• SOAL LATIHAN
1 - Cetak ulang bagian kisah penjual sate ini mulai dari "Setelah pindah ke" sampai dengan "dingin yang dijualnya.".
2 - Rangkumlah kisah penjual sate ini dalam dua kalimat.

• PETIKAN
________________

Kisah Penjual Sate Keliling di Stasiun Depok Lama
Satu tahun ia berjualan di Pasar Jatinegara, kemudian ia pindah karena terkena program penggusuran oleh Pemerintah setempat. “Dulu diusir-usirin sama Satpol PP, soalnya pedagang-pedagang pada jualan sampai ke jalan raya. Malah trotoar sampai enggak bisa dilewati pejalan kaki, Mas.” Jelas Pak Rachmat. Akhirnya, ia pun pindah ke Pasar Rebo selama 8 bulan. Lalu pindah ke Depok, karena tuntutan biaya kontrakannya di Cibubur yang tinggi.
Setelah pindah ke Depok, ia hanya berjualan keliling di daerahnya yaitu Kelapa Dua, tepatnya di dekat Brimob Kelapa Dua. Setelah sekian lama ia berjualan keliling di daerah tersebut, ia pun pindah ke Stasiun Depok lama. Karena ia berpikir dagangannya akan laris, karena di sana banyak orang yang mungkin ingin membeli sate atau minuman dingin yang dijualnya.

________________

• DATA KUTIPAN
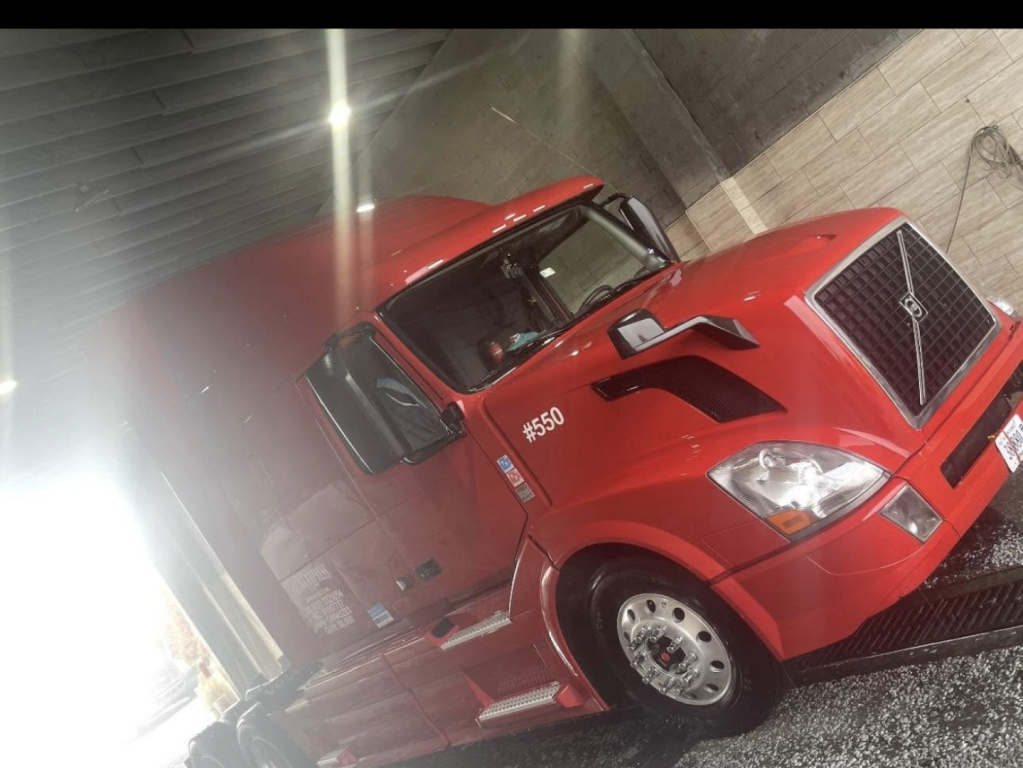 Volvo D13 truck in red cab seen from front-left angle inside an indoor loading bay.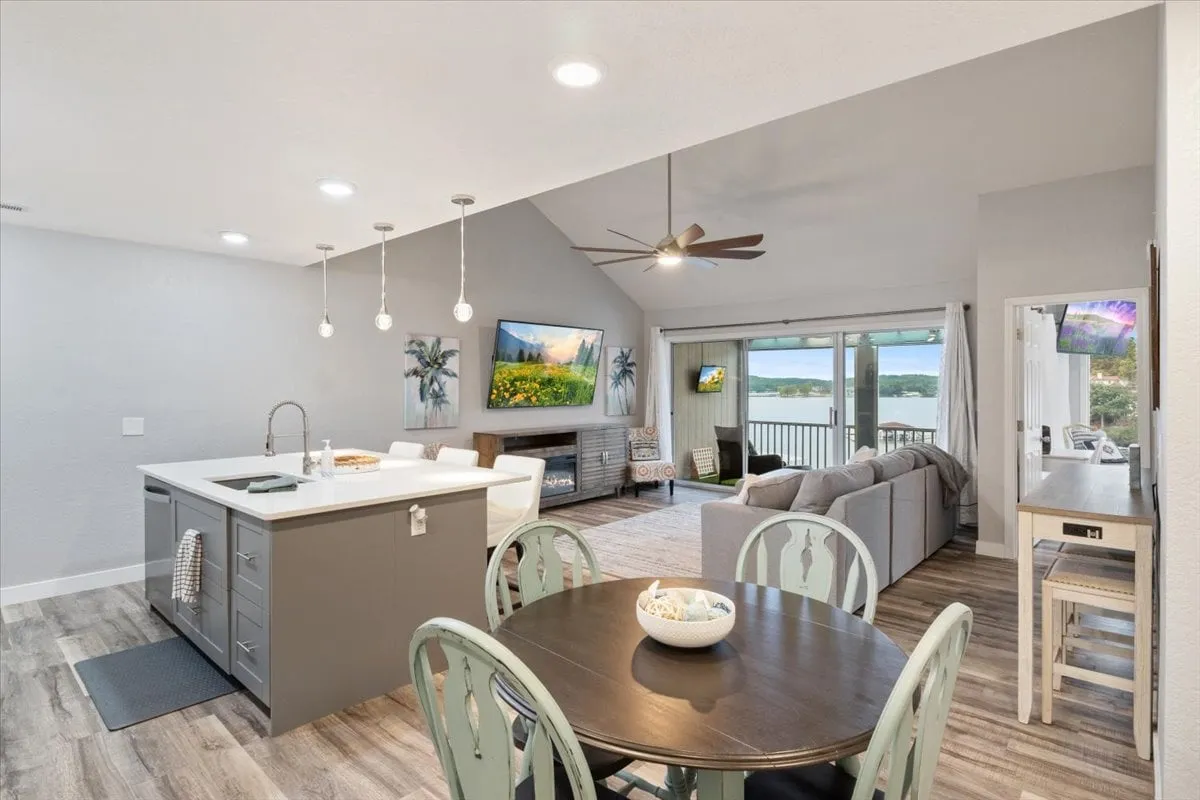 A cozy open-plan kitchen, dining, and living area with a kitchen island, a dining table positioned near large windows offering lake views, and a glimpse into the inviting living space beyond. Natural light fills the space, fostering an atmosphere of warmth and connection.
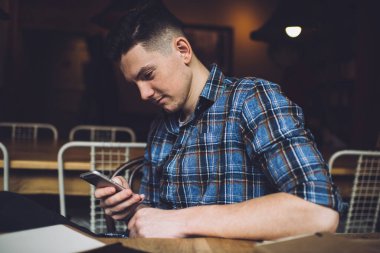 Mavi kareli gömlekli genç adam karanlık odada oturmuş akıllı telefonuyla internette sörf yapıyor.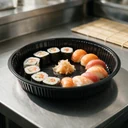 Plateau à sushi rond Ø 280 mm en polystyrène noir garni de sushis disposés en couronne, en cuisine japonaise
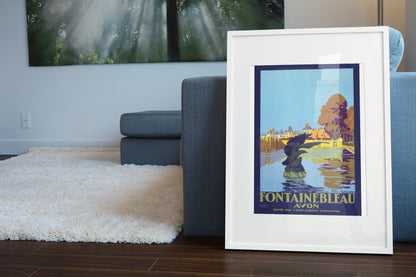 Fontainebleau Avon poster leaning beside a blue sofa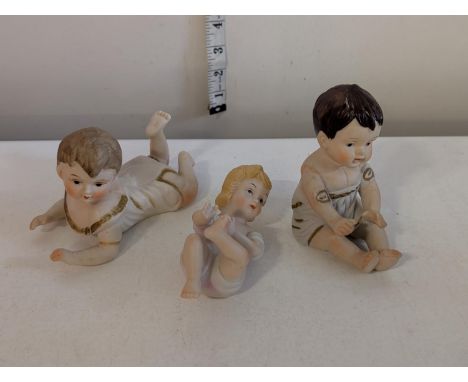 Three porcelain Piano babies, shipping unavailable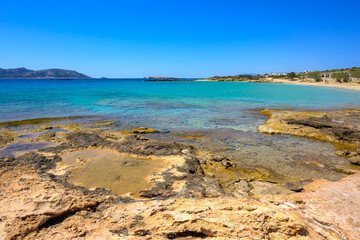 Ano Koufonisi beach with rocks and azure sea water. Small Cyclades, Greece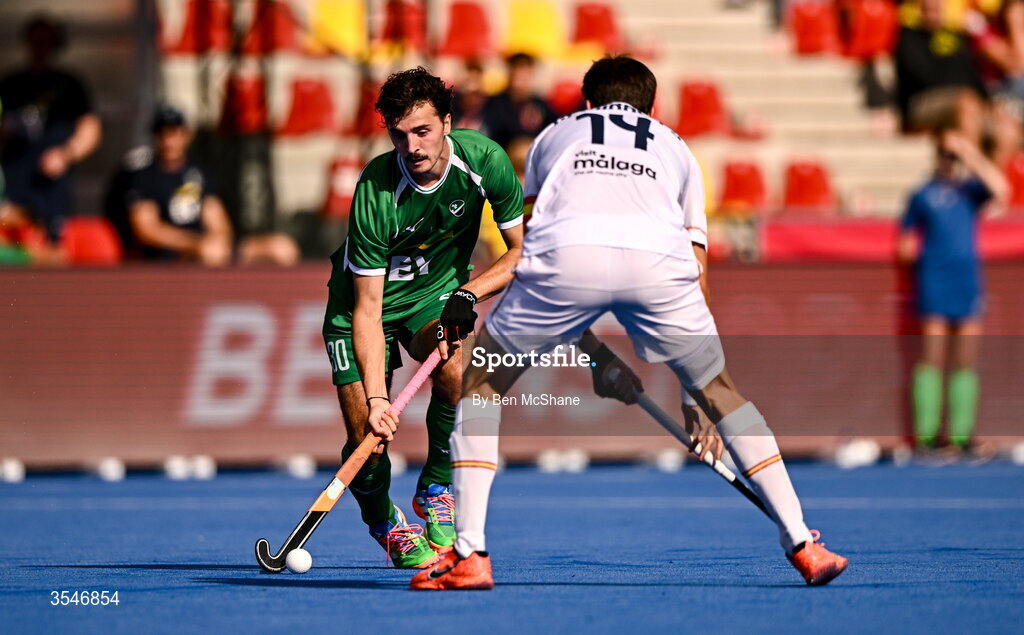 20 August 2026; Louis Rowe of Ireland in action against Marc Miralles of Spain during the FIH Men's Hockey World Cup 2026 Pool C match between Ireland and Spain at the Belfius Hockey Arena in Wavre, Belgium. Photo by Ben McShane/Sportsfile
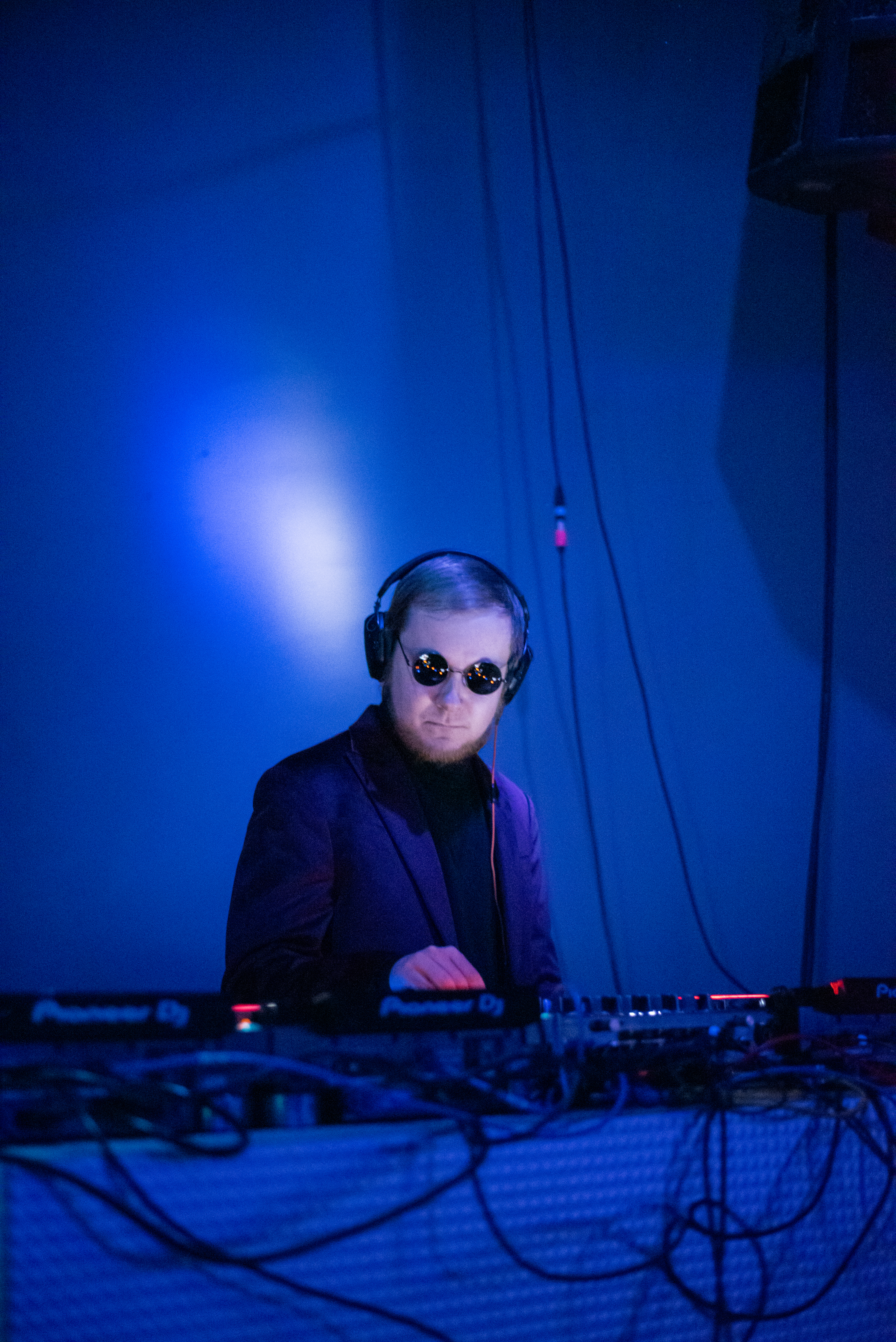 Candid moment between performers during rehearsal photographed naturally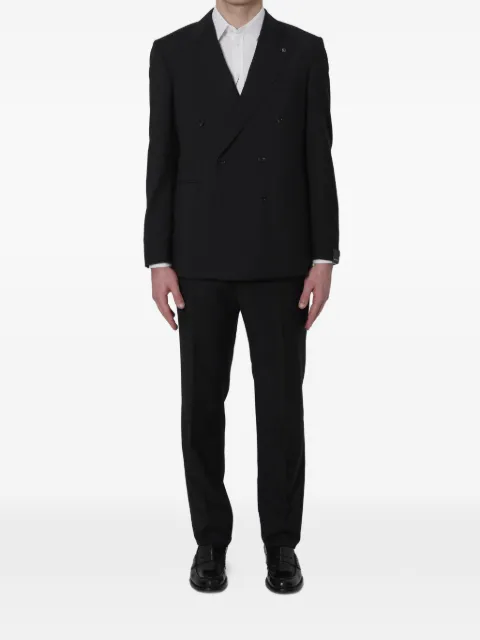 Tagliatore traje con doble botonadura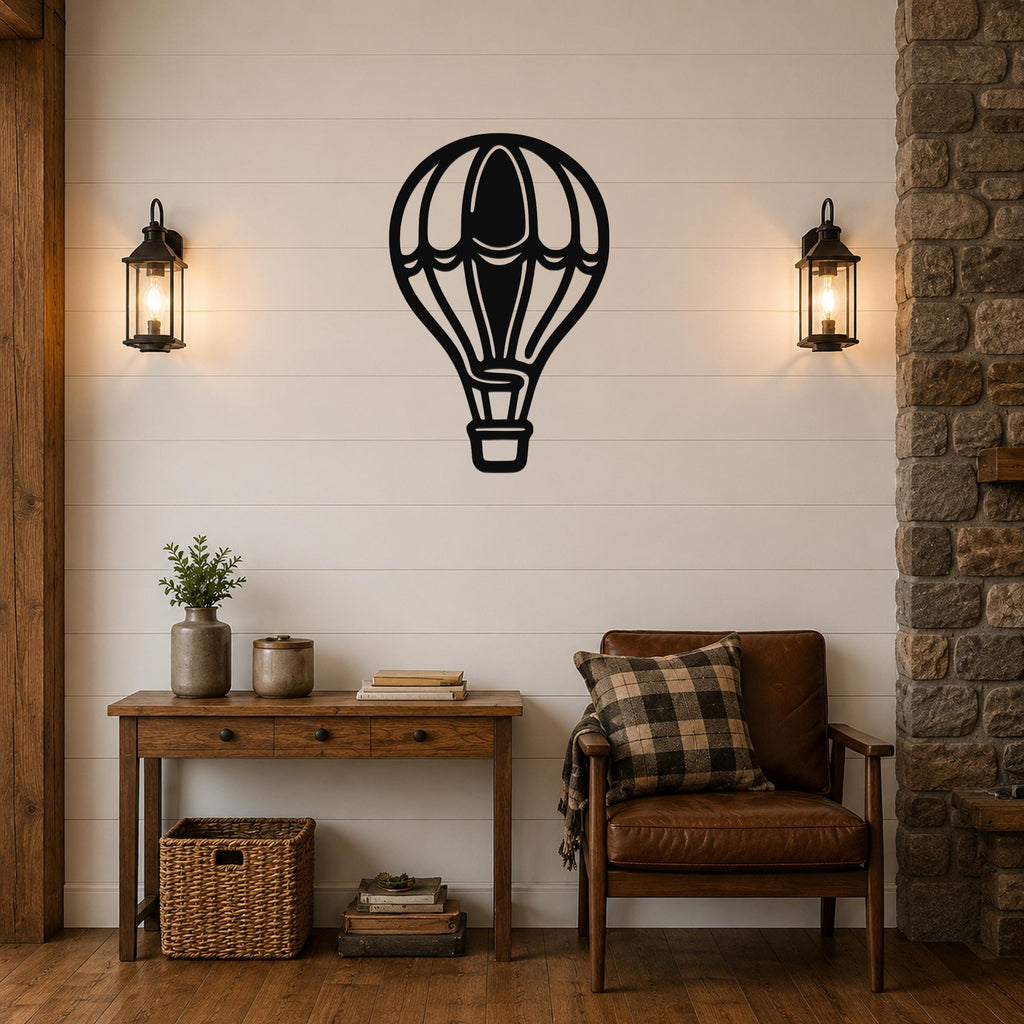 Black metal hot air balloon wall art with internal panel cutouts, mounted on a shiplap wall above a wooden console table in a living room.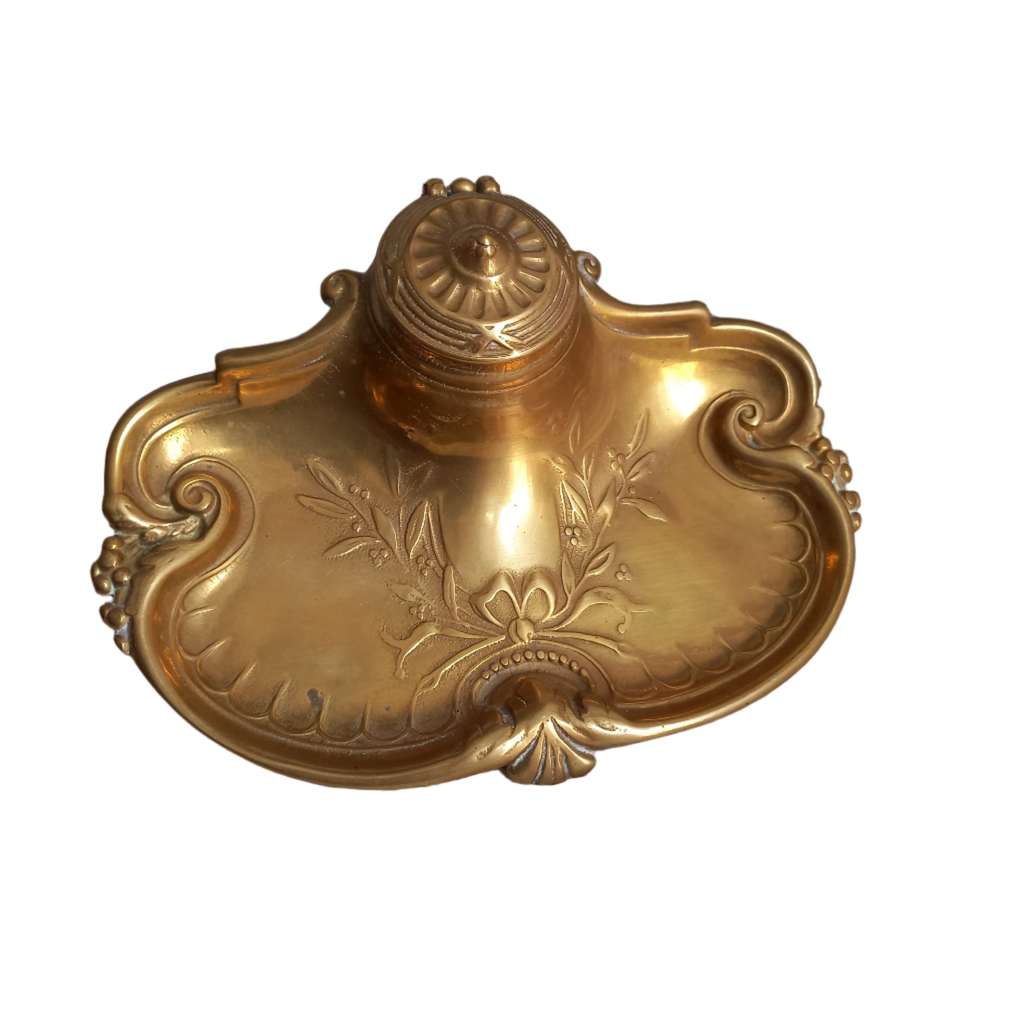 Decorative vintage brass inkwell with white porcelain ink cup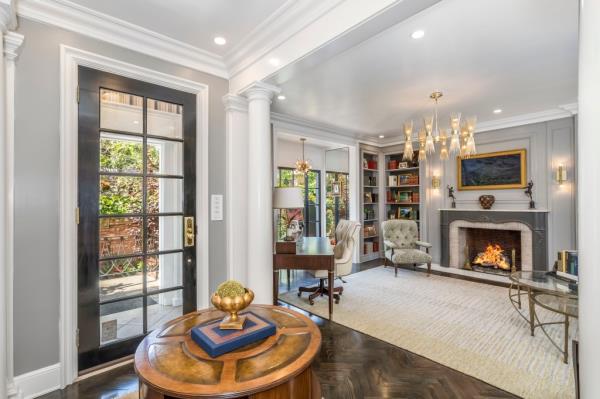 A view of the layout, whose original touches include a fireplace.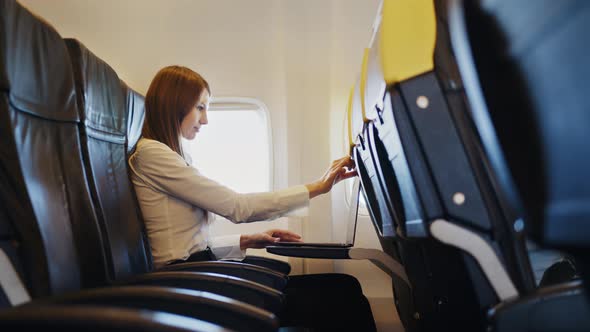 Side View of Woman Using Laptop for Work Inside Airplane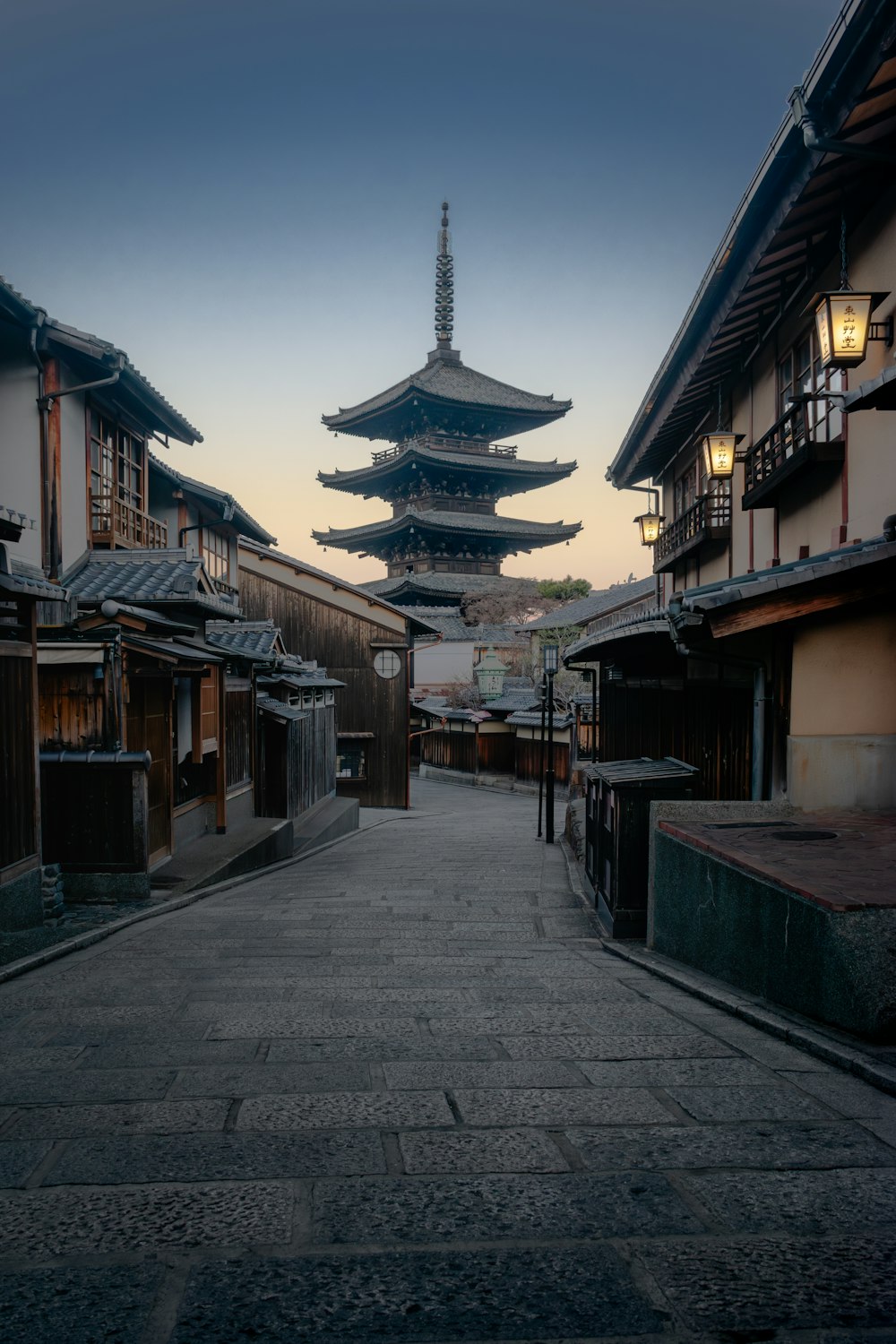 An empty street with a pagoda in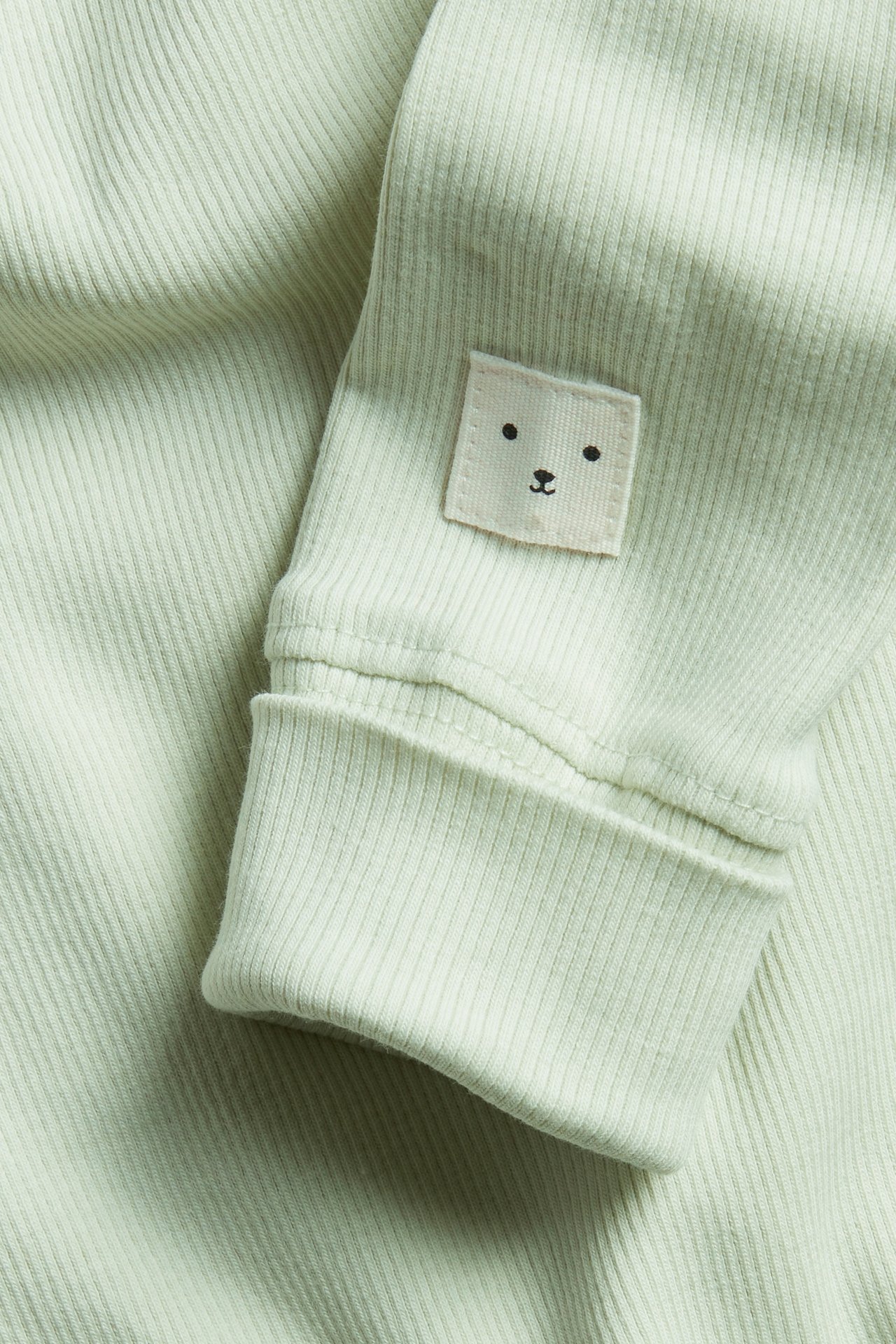 Zbliżenie rękawa jasnozielonego prążkowanego body niemowlęcego z naszywką misia i podwiniętym mankietem.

________________

• JAWABAN
1 -
Setelah pindah ke Depok, ia hanya berjualan keliling di daerahnya yaitu Kelapa Dua, tepatnya di dekat Brimob Kelapa Dua. Setelah sekian lama ia berjualan keliling di daerah tersebut, ia pun pindah ke Stasiun Depok lama. Karena ia berpikir dagangannya akan laris, karena di sana banyak orang yang mungkin ingin membeli sate atau minuman dingin yang dijualnya.

2 - Pak Rachmat berjualan setahun di Pasar Jatinegara sebelum pindah karena penggusuran oleh pemerintah setempat, lalu berjualan delapan bulan di Pasar Rebo dan kemudian pindah ke Depok karena biaya kontrakannya di Cibubur tinggi. Di Depok ia berjualan keliling di Kelapa Dua, lalu pindah ke Stasiun Depok Lama karena ia berpikir dagangannya akan laris di sana.